--- begin Provided passage ---
OTTAWA, ONTARIO, THIS 1ST DAY OF MARCH, 1999.

PRESENT: THE HONOURABLE MR. JUSTICE CULLEN

BETWEEN:

     MINISTER OF CITIZENSHIP AND IMMIGRATION

     Appellant

     - and -

     CHUNG SHUN PAUL HO

     Respondent

     REASONS FOR ORDER AND ORDER

CULLEN J.:

INTRODUCTION

[1]      This is an appeal under subsection 14(5) of the Citizenship Act and section 21 of the Federal Court Act, brought on behalf of the Minister of Citizenship and Immigration, from the decision of Citizenship Judge R.W. Meagher, dated May 16, 1996, wherein the Judge approved the application of the respondent for a grant of citizenship under subsection 5(1) of the Citizenship Act.

THE FACTS

[2]      There is no real dispute on the facts, and with a few deletion and add ons the background to this application is summarized in the Appellant"s Memorandum of Argument:

             ...             
             2. By his decision of May 16, 1996, the Citizenship Court Judge decided that the respondent had met the residence requirement of s. 5(1)(c) of the Citizenship Act, ...             
             ...             
             3. For the purpose of these submissions, counsel for the appellant relies on the material contained in the copy of the Citizenship Judge"s complete file, received pursuant to Rule 903 of the Federal Court Rules .             
             4. The appellant submits the following evidence was before the Citizenship Judge:             
                  a) The respondent was born in Hong Kong on April 21, 1961.             
                  b) He received a Master of Business Administration degree and Master of Science degree in Accountancy and Taxation for the University of Houston, Texas, United States of America. He was also a certified public accountant of the United States, a member of the American Institute of certified Public Accountants, and a member of the Hong Kong Society of Accountants.             
                  c) On October 31, 1990 he entered Canada alone and acquired landed immigrant status.             
                  d) At the time of his entry into Canada, the respondent was employed by Coopers and Lybrand of Hong Kong, certified public accountants. The Hong Kong office was a member of Coopers and Lybrand International, a limited liability association incorporated in Switzerland. He had been working in Hong Kong for Coopers and Lybrand from 1988. As of 1993, he was the manager of the U.S. Tax Division, engaged in U.S. tax planning and foreign investments.             
                  e) On August 14, 1995, he completed an adult application for Canadian citizenship, which was received by Citizenship Court in North York on September 7, 1995.             
                  f) During the four years preceding the signing of his application of citizenship, the respondent was only physically present in Canada for 66 days. From August of 1991 until August of 1995, he spent 1394 day in Hong Kong for personal and business reasons. During this period of time, he was frequently outside of Canada for lengthy periods of time. He was in Canada only on 8 occasions, for at most 10 days at any one time. He signed his application for citizenship 6 days after his return to Canada from his most recent trip to Hong Kong.
--- end Provided passage ---
- Written problem 1 -
Quote the court ruling from "2. By his decision" to "April 21, 1961.".
- Written problem 2 -
List every statutory provision or rule that the court ruling cites, along with the act or rules it belongs to.
--- begin Records provided ---
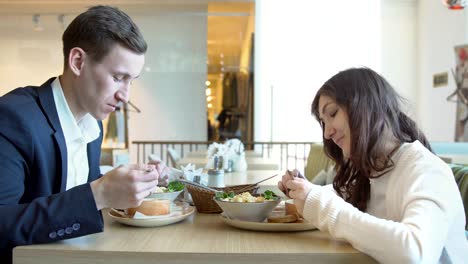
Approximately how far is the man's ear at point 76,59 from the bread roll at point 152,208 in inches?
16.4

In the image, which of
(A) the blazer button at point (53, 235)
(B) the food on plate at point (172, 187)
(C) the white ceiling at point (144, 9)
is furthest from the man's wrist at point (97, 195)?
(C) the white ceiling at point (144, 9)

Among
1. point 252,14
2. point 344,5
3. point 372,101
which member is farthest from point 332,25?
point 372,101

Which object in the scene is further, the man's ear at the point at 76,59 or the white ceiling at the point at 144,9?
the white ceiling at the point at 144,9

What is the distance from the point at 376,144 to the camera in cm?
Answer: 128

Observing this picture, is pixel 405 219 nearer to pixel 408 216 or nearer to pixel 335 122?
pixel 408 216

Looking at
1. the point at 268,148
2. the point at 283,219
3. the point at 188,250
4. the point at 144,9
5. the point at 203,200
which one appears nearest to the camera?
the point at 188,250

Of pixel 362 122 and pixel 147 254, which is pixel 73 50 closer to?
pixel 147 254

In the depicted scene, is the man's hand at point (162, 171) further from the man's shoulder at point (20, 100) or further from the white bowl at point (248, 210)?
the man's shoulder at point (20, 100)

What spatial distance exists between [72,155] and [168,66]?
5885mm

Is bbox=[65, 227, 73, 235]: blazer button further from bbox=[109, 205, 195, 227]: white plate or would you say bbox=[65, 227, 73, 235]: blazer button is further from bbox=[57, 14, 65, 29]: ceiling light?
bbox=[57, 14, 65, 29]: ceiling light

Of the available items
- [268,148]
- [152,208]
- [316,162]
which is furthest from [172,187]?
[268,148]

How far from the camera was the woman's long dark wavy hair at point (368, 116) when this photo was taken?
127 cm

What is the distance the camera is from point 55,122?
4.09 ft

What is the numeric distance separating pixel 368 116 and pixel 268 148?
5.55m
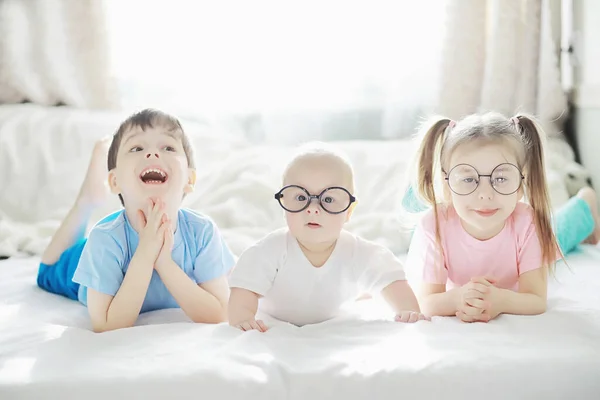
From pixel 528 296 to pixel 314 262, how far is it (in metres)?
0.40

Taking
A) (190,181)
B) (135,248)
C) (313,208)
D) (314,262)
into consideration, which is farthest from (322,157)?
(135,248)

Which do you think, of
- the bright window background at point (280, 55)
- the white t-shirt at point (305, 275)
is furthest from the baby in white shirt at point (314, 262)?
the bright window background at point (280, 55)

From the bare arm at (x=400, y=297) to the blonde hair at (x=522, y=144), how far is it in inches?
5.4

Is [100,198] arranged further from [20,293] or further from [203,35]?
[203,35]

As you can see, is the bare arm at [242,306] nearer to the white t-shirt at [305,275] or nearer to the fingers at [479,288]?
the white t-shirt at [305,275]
--- end Records provided ---
--- begin Records provided ---
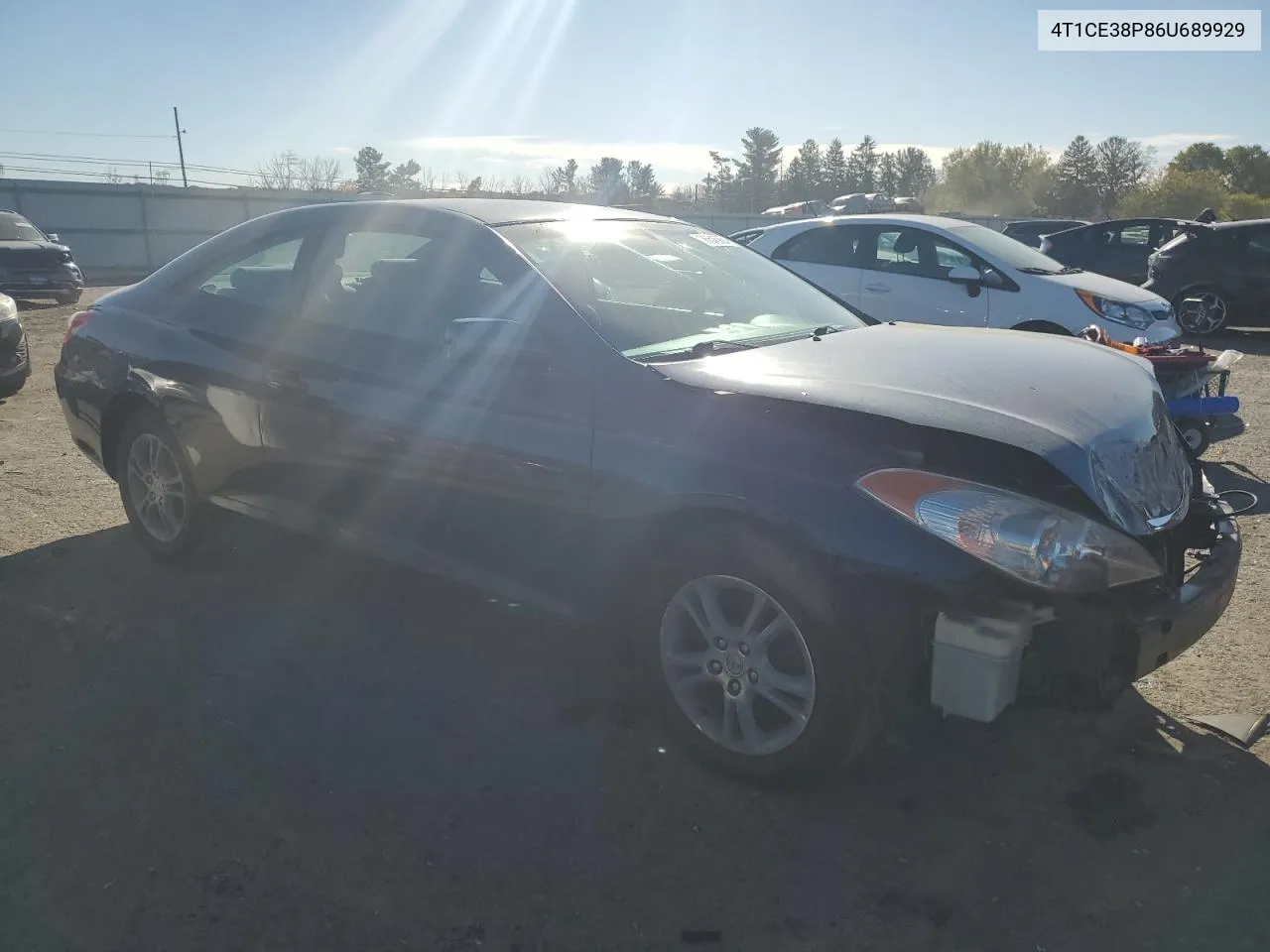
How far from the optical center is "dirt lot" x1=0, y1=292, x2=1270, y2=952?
--- end Records provided ---
- Written solution 1 -
2. By his decision of May 16, 1996, the Citizenship Court Judge decided that the respondent had met the residence requirement of s. 5(1)(c) of the Citizenship Act, ...             
             ...             
             3. For the purpose of these submissions, counsel for the appellant relies on the material contained in the copy of the Citizenship Judge"s complete file, received pursuant to Rule 903 of the Federal Court Rules .             
             4. The appellant submits the following evidence was before the Citizenship Judge:             
                  a) The respondent was born in Hong Kong on April 21, 1961.

- Written solution 2 -
- Subsection 14(5) of the Citizenship Act
- Section 21 of the Federal Court Act
- Subsection 5(1) of the Citizenship Act
- Section 5(1)(c) of the Citizenship Act
- Rule 903 of the Federal Court Rules